My 3 year old started crying at 6:00 am. Hard. Sudden, piercing, loud screaming tears. Nightmare, maybe?
I had just opened my computer to get in my hour of blog work before the kids were “supposed to” wake up.
I got up, walked into her room and whispered – shhh, mommy is here.
I had to laugh a little because she was sleeping in the wrong direction in her bed. Her window shade had been pulled open. There were books and baby doll accessories everywhere.
Through sobs, she cried, “I have a poopy diaper….”
“Ok, I’ll change you.”
“And I’m hungry…. Is it morning time…. and I want my pillow…. where am I?”
I calmed her down, changed her diaper, gave her some milk, moved the plethora of toys blocking the bed, and tucked her back in.
“Mommy, will you sing 3 songs?”
This mom to littles thing is so so physically exhausting. (At least 2 so’s.) And when we’re physically exhausted, we quickly become mentally, spiritually, and emotionally exhausted too.
But somewhere in between the middle-of-the-night wakings, and the early morning interruptions…

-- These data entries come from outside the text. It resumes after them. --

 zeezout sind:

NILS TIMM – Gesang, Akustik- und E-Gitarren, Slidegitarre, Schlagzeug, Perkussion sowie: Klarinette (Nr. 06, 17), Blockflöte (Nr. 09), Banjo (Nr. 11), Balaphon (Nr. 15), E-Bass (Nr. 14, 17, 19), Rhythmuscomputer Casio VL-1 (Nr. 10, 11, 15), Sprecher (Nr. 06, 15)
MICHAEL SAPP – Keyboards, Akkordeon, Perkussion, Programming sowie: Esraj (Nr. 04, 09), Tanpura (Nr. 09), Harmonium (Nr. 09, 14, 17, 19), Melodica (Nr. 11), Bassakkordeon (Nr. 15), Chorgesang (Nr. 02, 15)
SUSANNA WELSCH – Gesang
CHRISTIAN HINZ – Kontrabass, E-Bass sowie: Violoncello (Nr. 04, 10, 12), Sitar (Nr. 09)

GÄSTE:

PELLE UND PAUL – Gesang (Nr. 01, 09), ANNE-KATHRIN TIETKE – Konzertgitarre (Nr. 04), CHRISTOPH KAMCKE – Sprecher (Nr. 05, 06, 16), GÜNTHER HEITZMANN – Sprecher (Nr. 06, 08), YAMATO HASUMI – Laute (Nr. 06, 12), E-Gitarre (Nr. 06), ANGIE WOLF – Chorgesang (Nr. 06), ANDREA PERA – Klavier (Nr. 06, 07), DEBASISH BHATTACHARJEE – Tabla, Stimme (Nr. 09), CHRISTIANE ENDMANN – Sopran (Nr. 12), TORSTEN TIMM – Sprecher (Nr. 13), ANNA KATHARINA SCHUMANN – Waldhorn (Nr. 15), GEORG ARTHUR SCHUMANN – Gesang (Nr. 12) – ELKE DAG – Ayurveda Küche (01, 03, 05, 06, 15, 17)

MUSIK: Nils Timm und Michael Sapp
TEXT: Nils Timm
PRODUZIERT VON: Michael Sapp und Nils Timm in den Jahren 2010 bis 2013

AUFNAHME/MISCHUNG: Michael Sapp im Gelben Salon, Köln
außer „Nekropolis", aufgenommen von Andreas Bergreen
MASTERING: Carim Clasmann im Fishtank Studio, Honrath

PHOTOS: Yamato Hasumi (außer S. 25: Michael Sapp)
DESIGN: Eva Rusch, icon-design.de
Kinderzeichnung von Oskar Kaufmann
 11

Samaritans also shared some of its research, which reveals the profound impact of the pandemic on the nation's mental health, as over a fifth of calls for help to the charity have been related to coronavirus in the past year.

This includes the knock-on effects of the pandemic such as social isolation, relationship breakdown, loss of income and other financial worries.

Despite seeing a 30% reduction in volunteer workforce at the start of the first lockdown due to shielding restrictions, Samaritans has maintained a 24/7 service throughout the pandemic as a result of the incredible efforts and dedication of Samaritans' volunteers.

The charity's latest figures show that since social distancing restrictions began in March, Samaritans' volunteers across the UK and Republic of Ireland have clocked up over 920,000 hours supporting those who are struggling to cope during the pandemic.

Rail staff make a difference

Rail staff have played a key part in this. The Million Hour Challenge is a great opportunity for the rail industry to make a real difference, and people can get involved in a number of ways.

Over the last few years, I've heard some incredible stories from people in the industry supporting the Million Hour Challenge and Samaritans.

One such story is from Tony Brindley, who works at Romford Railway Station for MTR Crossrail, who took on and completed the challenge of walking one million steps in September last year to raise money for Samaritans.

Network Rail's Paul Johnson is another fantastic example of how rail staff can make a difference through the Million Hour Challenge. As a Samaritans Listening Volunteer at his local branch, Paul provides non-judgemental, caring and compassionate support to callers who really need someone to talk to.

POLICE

Between the full blown meltdowns that always seem to happen when we’re already running late and the poop explosion as soon as we finally get there…
Between repeating myself 100 times a day and reading the same mind-numbingly boring board book 100 times a day…
I’ve realized that the most difficult parts of motherhood are also the most sanctifying.
Because when I feel like I’m most out of control, I have to realize He is in control.
When I am unable to muster another ounce of patience, He can help me respond with gentleness instead of wrath.
And when I’m physically, mentally, emotionally, or spiritually exhausted, even to the point of tears, He says, “Come to me, you who are weary and heavy laden. I will give you rest.”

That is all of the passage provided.